Azerbaijan has reported 12 of its soldiers have been killed during clashes with Armenian forces in the disputed separatist state of Nagorno-Karabakh, in fighting that began on 1 April. The country also claimed that more than 100 of Armenia's soldiers have been killed.
According to the Associated Press, Azerbaijan's Defence Ministry's described the soldiers as "shahids" – an Arabic word meaning "martyr". The ministry also said that one of its helicopters had been shot down, 100 Armenian forces were killed or wounded and six tanks and 15 artillery positions were destroyed.
Armenia has not released any details as to causalities among its forces, but claimed that its soldiers have inflicted "heavy damage" on Azerbaijani's troops.
David Babayan, a spokesman for Nagorno-Karabakh's separatist president Bako S Sahakyan, said a 12-year-old boy was killed, and two children wounded, in a missile attack by Azerbaijani forces.
Babayan described the fighting as the worst since 1994, when a three-year long regional conflict – triggered by Nagorno-Karabakh declaring independence in 1991 – ended in a ceasefire.
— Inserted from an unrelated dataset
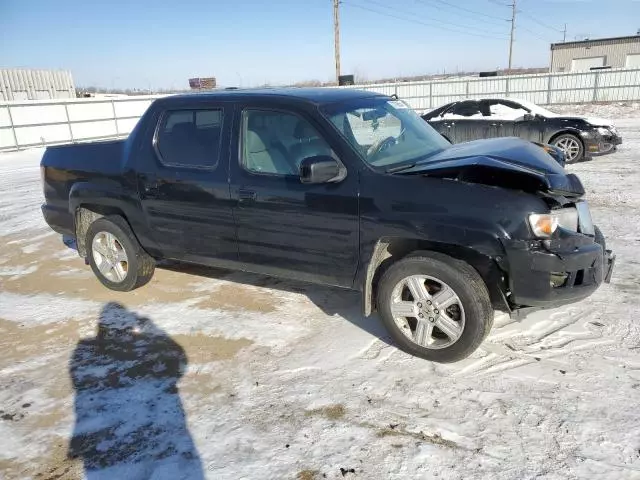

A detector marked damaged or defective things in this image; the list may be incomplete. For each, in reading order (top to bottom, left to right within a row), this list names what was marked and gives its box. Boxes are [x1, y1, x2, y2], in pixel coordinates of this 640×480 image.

Nagorno-Karabakh has been under the control of local ethnic Armenian forces and the Armenian military ever since. However, these forces remain surrounded by Azerbaijani military, separated by demilitarised zones, which are frequently violated.
Russian President Vladimir Putin has called for a ceasefire in the region. Russia's foreign and defence ministers have spoken with their Azerbaijani and Armenian counterparts in an attempt to end the violence.
The Armenian Defence Ministry has claimed Azerbaijan attacked the Nagorno-Karabkh region, saying: "Azerbaijani authorities bear all responsibility for the unprecedentedly supercharged situation." Meanwhile, the Azerbaijani Defence Ministry said the fighting began when Armenian forces fired mortars and large-calibre artillery shells across the front line into civilian residential areas.
The Organisation for Security and Cooperation in Europe (OSCE) has attempted to negotiate a resolution to the disputed status of Nagorno-Karabakh, between Armenia and Azerbaijan, to little effect. Only three other countries recognise Nagorno-Karabakh as an independent state, and the United Nations consider it part of Azerbaijan.
Armenia and Azerbaijan, including the Nagorno-Karabakh region, were all part of the former USSR until the collapse of the Iron Curtain in the early 1990s.